Przemysław Bargiel wszedł na boisko w 79. minucie, zastępując Tomasza Podgórskiego. W momencie debiutu miał 16 lat i 34 dni. - Na początku byłem w szoku, gdy mnie trener zawołał. Nie spodziewałem się, że dostanę aż tyle minut. Byłem na to jednak przygotowany mentalnie. Wiedziałem, że muszę być gotowy na każdą chwilę - opowiada "Bargi".
- Przemek potwierdził to, o czym się mówi od dawna. Jest utalentowanym zawodnikiem i zagrał te kilkanaście minut bez kompleksów, z czego jestem bardzo zadowolony. Moment na wejście nie był łatwy, bo przegrywaliśmy, natomiast Przemek był przygotowywany do tego debiutu już od stycznia. Wykonał wiele indywidualnych zajęć, sporo pracuje z trenerem ds. przygotowania fizycznego, bo to młody organizm, który potrzebuje ciągłego wzmacniania - zaznacza trener Waldemar Fornalik.

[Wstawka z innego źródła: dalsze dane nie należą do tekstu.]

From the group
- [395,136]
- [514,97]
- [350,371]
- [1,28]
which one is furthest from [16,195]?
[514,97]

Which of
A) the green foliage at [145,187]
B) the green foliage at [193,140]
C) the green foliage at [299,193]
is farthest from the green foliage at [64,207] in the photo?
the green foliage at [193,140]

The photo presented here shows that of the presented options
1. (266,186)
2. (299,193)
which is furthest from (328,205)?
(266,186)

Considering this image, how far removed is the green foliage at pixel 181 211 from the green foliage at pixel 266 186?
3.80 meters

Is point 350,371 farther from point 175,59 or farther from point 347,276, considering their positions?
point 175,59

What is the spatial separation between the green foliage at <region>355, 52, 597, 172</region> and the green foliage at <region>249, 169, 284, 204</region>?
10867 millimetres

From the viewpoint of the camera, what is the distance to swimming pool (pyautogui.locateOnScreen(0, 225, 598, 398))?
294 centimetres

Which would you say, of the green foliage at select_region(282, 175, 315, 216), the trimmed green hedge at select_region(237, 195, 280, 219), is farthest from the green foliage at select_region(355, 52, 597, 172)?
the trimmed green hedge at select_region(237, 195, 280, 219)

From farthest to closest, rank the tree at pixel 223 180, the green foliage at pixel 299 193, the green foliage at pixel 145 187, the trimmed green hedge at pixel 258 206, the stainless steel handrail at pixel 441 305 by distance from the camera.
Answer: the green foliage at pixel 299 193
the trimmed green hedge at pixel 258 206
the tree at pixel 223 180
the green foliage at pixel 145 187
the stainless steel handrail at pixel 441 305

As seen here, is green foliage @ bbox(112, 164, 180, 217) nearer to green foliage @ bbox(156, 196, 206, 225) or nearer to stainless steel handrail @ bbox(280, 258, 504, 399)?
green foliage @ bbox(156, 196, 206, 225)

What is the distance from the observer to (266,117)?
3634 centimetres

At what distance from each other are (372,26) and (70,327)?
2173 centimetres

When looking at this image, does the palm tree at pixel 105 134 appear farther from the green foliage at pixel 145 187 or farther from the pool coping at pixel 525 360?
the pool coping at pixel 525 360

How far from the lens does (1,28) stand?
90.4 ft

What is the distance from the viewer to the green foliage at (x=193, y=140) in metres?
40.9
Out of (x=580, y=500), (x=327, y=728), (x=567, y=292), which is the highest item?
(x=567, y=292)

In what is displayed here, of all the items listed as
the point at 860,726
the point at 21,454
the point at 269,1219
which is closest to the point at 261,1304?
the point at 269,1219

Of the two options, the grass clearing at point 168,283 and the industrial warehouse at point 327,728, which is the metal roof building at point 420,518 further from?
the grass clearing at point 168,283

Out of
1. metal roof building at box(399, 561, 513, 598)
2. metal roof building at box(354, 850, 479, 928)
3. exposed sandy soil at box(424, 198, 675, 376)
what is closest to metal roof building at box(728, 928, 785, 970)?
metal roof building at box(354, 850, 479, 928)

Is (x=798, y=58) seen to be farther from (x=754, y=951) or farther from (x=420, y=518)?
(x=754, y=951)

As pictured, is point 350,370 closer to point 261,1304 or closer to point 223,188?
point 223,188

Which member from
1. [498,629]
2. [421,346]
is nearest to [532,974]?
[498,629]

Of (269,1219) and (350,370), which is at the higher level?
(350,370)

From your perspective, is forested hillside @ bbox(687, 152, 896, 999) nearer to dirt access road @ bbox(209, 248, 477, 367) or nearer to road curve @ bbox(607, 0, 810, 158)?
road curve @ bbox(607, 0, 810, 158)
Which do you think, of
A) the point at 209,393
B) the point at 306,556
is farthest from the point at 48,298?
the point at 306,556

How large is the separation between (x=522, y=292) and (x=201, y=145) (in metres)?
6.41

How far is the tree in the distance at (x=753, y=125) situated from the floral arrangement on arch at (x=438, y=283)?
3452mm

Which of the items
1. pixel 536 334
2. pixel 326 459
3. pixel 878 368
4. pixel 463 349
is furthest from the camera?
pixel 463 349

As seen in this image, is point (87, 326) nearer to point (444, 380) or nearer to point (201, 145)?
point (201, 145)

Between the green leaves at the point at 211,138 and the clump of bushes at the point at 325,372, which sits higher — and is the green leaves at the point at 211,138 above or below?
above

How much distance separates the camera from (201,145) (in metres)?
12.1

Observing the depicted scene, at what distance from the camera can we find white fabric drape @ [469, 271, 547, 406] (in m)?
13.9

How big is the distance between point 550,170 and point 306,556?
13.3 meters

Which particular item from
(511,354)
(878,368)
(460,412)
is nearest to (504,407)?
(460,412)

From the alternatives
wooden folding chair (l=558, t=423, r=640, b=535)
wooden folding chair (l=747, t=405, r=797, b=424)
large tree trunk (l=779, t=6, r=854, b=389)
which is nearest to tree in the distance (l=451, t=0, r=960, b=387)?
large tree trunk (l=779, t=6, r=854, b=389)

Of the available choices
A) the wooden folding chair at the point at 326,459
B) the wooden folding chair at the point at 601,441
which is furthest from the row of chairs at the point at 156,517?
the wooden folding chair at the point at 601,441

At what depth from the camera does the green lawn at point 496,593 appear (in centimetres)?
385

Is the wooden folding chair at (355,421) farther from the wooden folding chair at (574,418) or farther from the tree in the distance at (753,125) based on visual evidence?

Bargiel wskoczył na trzecie miejsce w klasyfikacji najmłodszych debiutantów w barwach Ruchu w Ekstraklasie. Pierwsze miejsce zajmuje Krzysztof Kajrys, a drugie słynny Gerard Wodarz. - Chcę utrzymać stałą formę, żeby to nie był mój ostatni występ tutaj. Oczywiście chciałbym grać w pierwszym składzie, ale do tego trzeba się bardzo postarać i włożyć dużo pracy. Zobaczymy, jak to będzie z czasem. Ja jestem przygotowany i pewny siebie. Naprawdę wierzę głęboko - wskazuje "Przemo".